I've ported the venerable C++ libnoise library to Python. This is pure Python, but I mainly just want the module logic in Python to make using it from Fourth age more 'Pythonic'. There does exist a Perlin noise generator implemented in Python's C API, so I hope to shortly adopt this and use it instead of a pure Python implementation.
Notice that's no ordinary Perlin noise. libnoise (and now noiselib) works by taking base noise generators, and wrapping the generators in functions which modify the output. Each module taking a set of noise sources acts as another noise source which can in turn be passed to another module. Through this sort of composition complex noise-scapes can be made. The one in the screen shot produces wide-scale terrain with mountain ridges and rolling lowlands. Noise is fractal, so if you zoom in and amplify noise in some small sector then you get noise which resembles that which you zoomed in on (of course, the noise function is not infinite resolution, so you need a high resolution array of noise to do this satisfactorily).
So that's just a little of what Fourth age development has been up to recently. We soon hope to begin moving into more concrete game programming (and not just low level libraries like this).

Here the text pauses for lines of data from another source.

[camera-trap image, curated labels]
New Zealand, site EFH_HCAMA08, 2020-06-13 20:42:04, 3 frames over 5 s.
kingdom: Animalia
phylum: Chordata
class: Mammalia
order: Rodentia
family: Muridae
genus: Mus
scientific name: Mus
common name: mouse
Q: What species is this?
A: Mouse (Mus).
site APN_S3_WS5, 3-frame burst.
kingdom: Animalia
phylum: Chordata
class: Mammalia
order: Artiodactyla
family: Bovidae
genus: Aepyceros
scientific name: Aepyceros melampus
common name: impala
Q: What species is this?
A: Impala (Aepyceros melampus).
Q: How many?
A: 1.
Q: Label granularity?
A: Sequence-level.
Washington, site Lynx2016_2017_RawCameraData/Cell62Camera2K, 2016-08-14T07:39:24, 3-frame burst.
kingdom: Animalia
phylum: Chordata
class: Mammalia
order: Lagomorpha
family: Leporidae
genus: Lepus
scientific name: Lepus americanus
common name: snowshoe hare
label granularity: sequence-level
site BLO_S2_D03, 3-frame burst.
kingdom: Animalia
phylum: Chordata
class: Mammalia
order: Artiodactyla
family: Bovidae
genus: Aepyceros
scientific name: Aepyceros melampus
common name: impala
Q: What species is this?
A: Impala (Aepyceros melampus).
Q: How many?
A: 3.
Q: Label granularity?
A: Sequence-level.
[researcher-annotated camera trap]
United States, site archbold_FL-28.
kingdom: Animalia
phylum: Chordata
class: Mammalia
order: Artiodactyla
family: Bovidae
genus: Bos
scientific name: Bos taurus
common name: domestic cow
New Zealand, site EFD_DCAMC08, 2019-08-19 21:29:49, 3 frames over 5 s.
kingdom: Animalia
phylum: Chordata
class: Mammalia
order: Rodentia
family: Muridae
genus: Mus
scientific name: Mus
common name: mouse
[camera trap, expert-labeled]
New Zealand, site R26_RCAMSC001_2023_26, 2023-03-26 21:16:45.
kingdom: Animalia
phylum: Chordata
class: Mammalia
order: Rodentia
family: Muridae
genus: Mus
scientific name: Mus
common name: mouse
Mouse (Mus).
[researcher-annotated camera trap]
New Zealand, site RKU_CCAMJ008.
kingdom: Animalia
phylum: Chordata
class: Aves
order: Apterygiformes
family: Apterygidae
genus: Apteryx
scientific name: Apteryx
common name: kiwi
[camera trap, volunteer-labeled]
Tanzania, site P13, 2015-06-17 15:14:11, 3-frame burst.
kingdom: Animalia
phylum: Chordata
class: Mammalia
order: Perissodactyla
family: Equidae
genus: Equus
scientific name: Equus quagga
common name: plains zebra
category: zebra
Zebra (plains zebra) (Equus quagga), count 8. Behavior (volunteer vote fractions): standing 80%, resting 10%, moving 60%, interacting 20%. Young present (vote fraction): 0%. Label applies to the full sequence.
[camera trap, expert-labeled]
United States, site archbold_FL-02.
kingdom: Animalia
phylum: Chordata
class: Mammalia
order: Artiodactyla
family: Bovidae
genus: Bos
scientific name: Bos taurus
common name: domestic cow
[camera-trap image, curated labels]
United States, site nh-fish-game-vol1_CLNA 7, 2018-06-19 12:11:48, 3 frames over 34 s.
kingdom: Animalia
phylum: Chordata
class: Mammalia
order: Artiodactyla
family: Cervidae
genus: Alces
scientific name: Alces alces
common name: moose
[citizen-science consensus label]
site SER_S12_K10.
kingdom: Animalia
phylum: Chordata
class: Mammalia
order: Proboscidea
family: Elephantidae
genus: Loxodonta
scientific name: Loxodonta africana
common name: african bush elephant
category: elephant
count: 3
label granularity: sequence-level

For the curious, that's an 11 octave, 0.5 persistance ridged-multifractal generator along with a so-called 'billow noise' generator at 8 octaves and 0.75 persistance and scaled to 0.125 and biased by -0.75 then blended to the ridged multifractal generator using that generator itself as the control value for the blend lerp (the ridged multifractal is the '1' end of the lerp scale). That way the ridges stay sharp and as the height drops the rolling effect of the billow noise become more pronounced.